Nie ma nic nienaturalnego w chęci pójścia gdzieś z rodziną, bez zmiany ulubionych miejsc i starych nawyków: dziecko jest członkiem rodziny, jak reszta
Yulia Andreeva przypomina, że właściciele kawiarni i restauracji powinni przestrzegać jedynie ograniczeń związanych z pobytem małoletnich dzieci w kawiarniach, barach i restauracjach w nocy bez towarzyszenia dorosłym. Nie ma wyjątkowych ograniczeń wiekowych dotyczących odwiedzania placówek gastronomicznych w rosyjskim prawie.
„Konieczne jest oczywiście zrozumienie formatu instytucji - jest to bardziej codzienne niż rozmowa prawna” - mówi Wiaczesław Golenev. „Jasne jest, że jest kawiarnia, w której po 10 wieczorem rozpoczyna się specjalny program dla dorosłych odbiorców. wideo kategorii 14+ lub 16+, a następnie, teoretycznie, w celu zachowania zgodności z ustawą „O ochronie dzieci przed informacjami szkodliwymi dla ich zdrowia i rozwoju”, instytucja może wprowadzić w przepisach wewnętrznych możliwość niedopuszczenia gościa i jednocześnie spełnienia wymogów Akon. Ale jeśli jest to wspólny kawiarni lub restauracji, nie widzę, co mogłoby zapobiec rodziców i dziecka, aby przejść wraz z nim. Po tym wszystkim, dziecko jest obywatelem jak każdy inny. "
Odmawiając udzielenia rodzicom dziecka w miejscu publicznym (jeśli oczywiście nie jest to klub nocny, gdzie nie idą z dzieckiem), na ogół trudno nie zauważyć dyskryminacji. Nie wszyscy rodzice chcą spędzać czas wyłącznie w miejscach dla dzieci, nie wszyscy są gotowi lub mają możliwość zatrudnienia niani. W samym pragnieniu udania się gdzieś do rodziny, bez zmiany ulubionych miejsc i starych nawyków, nie ma nic nienaturalnego: dziecko jest członkiem rodziny, tak jak reszta, a rodzice mogą nie chcieć spędzać czasu bez niego. W końcu czy można nauczyć małego człowieka, aby spokojnie zachowywał się w kawiarni, restauracji lub galerii, jeśli dotrze tam dopiero po osiągnięciu pełnoletności?
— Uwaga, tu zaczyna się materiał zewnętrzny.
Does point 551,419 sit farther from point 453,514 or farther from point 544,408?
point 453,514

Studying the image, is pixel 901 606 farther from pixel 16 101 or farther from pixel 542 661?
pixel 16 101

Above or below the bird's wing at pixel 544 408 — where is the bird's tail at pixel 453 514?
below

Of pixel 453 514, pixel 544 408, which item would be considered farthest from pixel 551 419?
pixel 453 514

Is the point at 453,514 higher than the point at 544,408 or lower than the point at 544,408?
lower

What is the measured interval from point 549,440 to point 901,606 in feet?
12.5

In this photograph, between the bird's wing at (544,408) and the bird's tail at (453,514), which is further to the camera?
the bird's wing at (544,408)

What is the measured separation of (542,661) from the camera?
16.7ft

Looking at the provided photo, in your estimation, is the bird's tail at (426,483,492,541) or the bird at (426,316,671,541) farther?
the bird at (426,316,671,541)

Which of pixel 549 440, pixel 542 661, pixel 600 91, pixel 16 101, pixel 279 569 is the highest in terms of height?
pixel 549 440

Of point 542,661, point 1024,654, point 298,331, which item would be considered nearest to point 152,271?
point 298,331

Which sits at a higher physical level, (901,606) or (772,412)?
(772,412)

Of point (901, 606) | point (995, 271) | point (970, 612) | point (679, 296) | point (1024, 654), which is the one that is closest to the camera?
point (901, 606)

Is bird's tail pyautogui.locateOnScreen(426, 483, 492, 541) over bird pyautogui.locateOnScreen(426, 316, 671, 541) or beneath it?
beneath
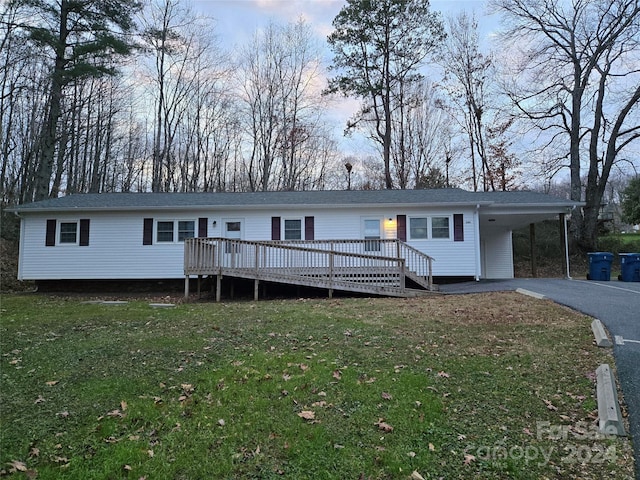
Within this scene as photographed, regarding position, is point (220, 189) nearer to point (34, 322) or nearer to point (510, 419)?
point (34, 322)

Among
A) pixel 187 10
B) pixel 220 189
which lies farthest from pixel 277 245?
pixel 187 10

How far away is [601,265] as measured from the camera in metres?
13.5

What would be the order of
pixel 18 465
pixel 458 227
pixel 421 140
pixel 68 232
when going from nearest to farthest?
1. pixel 18 465
2. pixel 458 227
3. pixel 68 232
4. pixel 421 140

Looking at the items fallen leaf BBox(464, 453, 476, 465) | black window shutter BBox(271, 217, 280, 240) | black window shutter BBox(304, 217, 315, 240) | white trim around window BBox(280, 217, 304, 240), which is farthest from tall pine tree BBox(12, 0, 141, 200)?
fallen leaf BBox(464, 453, 476, 465)

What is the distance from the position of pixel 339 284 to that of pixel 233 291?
12.4 feet

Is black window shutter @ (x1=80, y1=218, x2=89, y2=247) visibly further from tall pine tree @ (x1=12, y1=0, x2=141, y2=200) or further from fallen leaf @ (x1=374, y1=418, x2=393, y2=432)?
fallen leaf @ (x1=374, y1=418, x2=393, y2=432)

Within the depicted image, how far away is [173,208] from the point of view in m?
13.0

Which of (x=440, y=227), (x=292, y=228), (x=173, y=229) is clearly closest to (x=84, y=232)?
(x=173, y=229)

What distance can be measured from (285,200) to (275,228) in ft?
3.75

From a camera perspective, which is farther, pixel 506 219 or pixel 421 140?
pixel 421 140

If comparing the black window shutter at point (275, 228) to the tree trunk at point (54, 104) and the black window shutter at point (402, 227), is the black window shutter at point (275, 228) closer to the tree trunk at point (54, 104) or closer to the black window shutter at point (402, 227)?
the black window shutter at point (402, 227)

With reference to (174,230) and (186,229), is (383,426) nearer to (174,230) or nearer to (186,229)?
(186,229)

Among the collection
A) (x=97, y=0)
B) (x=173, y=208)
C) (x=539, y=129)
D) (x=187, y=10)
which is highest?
(x=187, y=10)

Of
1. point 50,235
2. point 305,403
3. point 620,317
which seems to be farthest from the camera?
point 50,235
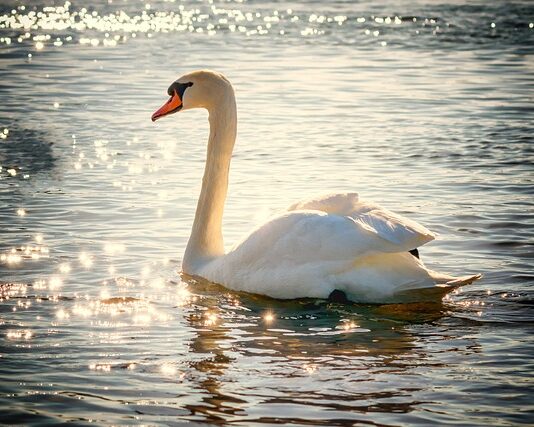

Nikt nie mówi, że rodzice nie muszą pilnować dziecka, myśleć o tym, jak wygodnie będzie w tym czy innym miejscu i planować, co może zrobić, jeśli się znudzi. Ale aby instytucja stała się wygodna dla wszystkich ludzi, w tym rodzin, nie musi mieć pokoju dziecięcego ani specjalnej animacji. Jest wystarczająco mało środków minimalnych: krzesełka dla dzieci lub możliwość poproszenia o drobną zmianę w naczyniu (na przykład, aby nie dodawać soli lub określonego składnika), aby pasowała do dziecka.
Nie myśl, że domyślnie nawet przestrzenie dla dorosłych są zamknięte dla dzieci. Na przykład amerykańskim senatorom pozwolono na zatrudnianie dzieci. Najlepsze z muzeów sztuki współczesnej - takie jak brytyjskie Tate Modern, amerykańskie MoMA i rosyjskie Państwowe Muzeum Sztuk Pięknych im. Puszkina - oferują specjalne programy rodzinne lub dają młodym gościom (np. Kopie dobrze znanego obrazu) zadania, które muszą wykonać podczas podróży z rodzicami przez sale.
W niektórych krajach idą jeszcze dalej i starają się uczynić miasta wygodnymi dla dzieci - na przykład zwiększają liczbę stref dla pieszych, jak w Tiranie, tworzą naturalne strefy, jak w Rotterdamie, śledzą niebezpieczne ulice i strefy dla dzieci, jak w Bogocie. Istnieją bardzo proste środki - na przykład, aby narysować platformę do grania klasyki na przystankach autobusowych. Być może przyszłość nie polega na tworzeniu oddzielnych przestrzeni „dla dzieci” lub „dla rodzin” i „dla dorosłych”, ale dla wygody dla maksymalnej liczby osób - niezależnie od wieku.